PANTAU LAMPUNG – Pengacara Bayu Teguh Pranoto akhirnya buka suara terkait tuduhan pungutan liar (pungli) yang menyeret nama Dwi Pujo Prayitno dalam pencairan ganti rugi lahan proyek Bendungan Marga Tiga, Lampung Timur. Bayu menegaskan bahwa Dwi bukanlah kuasa hukum warga, melainkan konsultan hukum yang bertindak atas instruksi resmi dari kantornya.
Dalam konferensi pers di Resto and Meeting Room Pawon Mas, Metro Timur, Rabu (12/3/2025), Bayu memaparkan dokumen dan bukti sah yang menunjukkan bahwa Dwi bertugas atas penugasan resmi dari Kantor Hukum Bayu Teguh Pranoto and Partners.
“Saudara Dwi Pujo Prayitno tidak pernah bertindak sendiri. Semua langkahnya dalam kasus ini didasarkan pada keputusan kantor hukum kami, termasuk dalam hal rekening penerimaan sukses fee yang digunakan,” tegas Bayu.
Dukungan Warga Berawal dari Perjuangan Sejak 1998
Kepercayaan masyarakat terhadap Dwi Pujo Prayitno bukan datang tiba-tiba. Pada 1998, ia telah membantu warga dalam proses pelepasan lahan pertanian dari Register 37 Way Kibang, yang saat itu masih berstatus hutan produksi.
Berkat perjuangan tersebut, warga akhirnya mendapatkan hak kelola atas tanah tersebut, yang kemudian berkembang menjadi Desa Mekar Mulya. Keberhasilan ini membuat masyarakat terus mempercayainya dalam berbagai persoalan hukum.

◇ ◇ ◇ ◇ ◇

◆ **Soal Singkat 1**:
Jawab pertanyaan berikut berdasarkan berita tentang tuduhan pungli di proyek Bendungan Marga Tiga.
(a) Di mana Bayu mengadakan konferensi pers?
(b) Pada tahun berapa Dwi Pujo Prayitno mulai membantu warga melepaskan lahan pertanian dari Register 37 Way Kibang?
(c) Tanah itu kemudian berkembang menjadi desa apa?
◆ **Soal Singkat 2**:
Salin sama persis bagian berita tentang tuduhan pungli di proyek Bendungan Marga Tiga, mulai dari "Dukungan Warga Berawal" dan terus sampai "berstatus hutan produksi.".
◆ **Soal Singkat 3**:
Sambung berita tentang tuduhan pungli di proyek Bendungan Marga Tiga, mulai setelah kalimat terakhir yang ada.
Data sesudah ini tidak perlu dipakai.

◆ **Data yang Diberikan**:
◇ ◇ ◇ ◇ ◇

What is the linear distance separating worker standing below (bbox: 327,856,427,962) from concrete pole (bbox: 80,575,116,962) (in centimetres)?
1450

◇ ◇ ◇ ◇ ◇

◆ **Hasil Tugas 1**:
(a) Di Resto and Meeting Room Pawon Mas, Metro Timur.
(b) Pada 1998.
(c) Desa Mekar Mulya.

◆ **Hasil Tugas 2**:
Dukungan Warga Berawal dari Perjuangan Sejak 1998
Kepercayaan masyarakat terhadap Dwi Pujo Prayitno bukan datang tiba-tiba. Pada 1998, ia telah membantu warga dalam proses pelepasan lahan pertanian dari Register 37 Way Kibang, yang saat itu masih berstatus hutan produksi.

◆ **Hasil Tugas 3**:
Kepercayaan itu kembali diuji pada awal 2024, ketika warga Desa Mekar Mulya, Trisinar, dan Trimulyo meminta Dwi Pujo Prayitno untuk mendampingi mereka dalam negosiasi ganti rugi lahan yang terdampak pembangunan Bendungan Marga Tiga.
Warga Beralih ke Kantor Hukum Bayu Teguh Pranoto
Sebelumnya, sejak 2021, warga telah menunjuk Advokat Kemari dan Rekan sebagai kuasa hukum dalam memperjuangkan ganti rugi lahan. Namun, setelah tiga tahun tanpa perkembangan berarti, pada awal 2024, warga memutuskan beralih ke Kantor Hukum Bayu Teguh Pranoto and Partners.
Keputusan ini diambil dalam musyawarah warga pada 24 Januari 2024, yang juga dihadiri oleh Babinsa, Bhabinkamtibmas, Intel Polsek, Intel Polres, serta para kepala desa terdampak.
“Warga merasa bahwa perjuangan mereka untuk mendapatkan ganti rugi lahan perlu pendampingan hukum yang lebih aktif, sehingga mereka meminta kami untuk mengambil alih,” ujar Bayu.
Pada 7 Februari 2024, diterbitkan Surat Kuasa Khusus No.7.1/BTP-SK/II/2024 hingga No.7.9/BTP-SK/II/2024, yang secara resmi menunjuk Bayu Teguh Pranoto, Hi. Kemari, dan Dwi Pujo Prayitno sebagai bagian dari tim hukum yang menangani kasus ini.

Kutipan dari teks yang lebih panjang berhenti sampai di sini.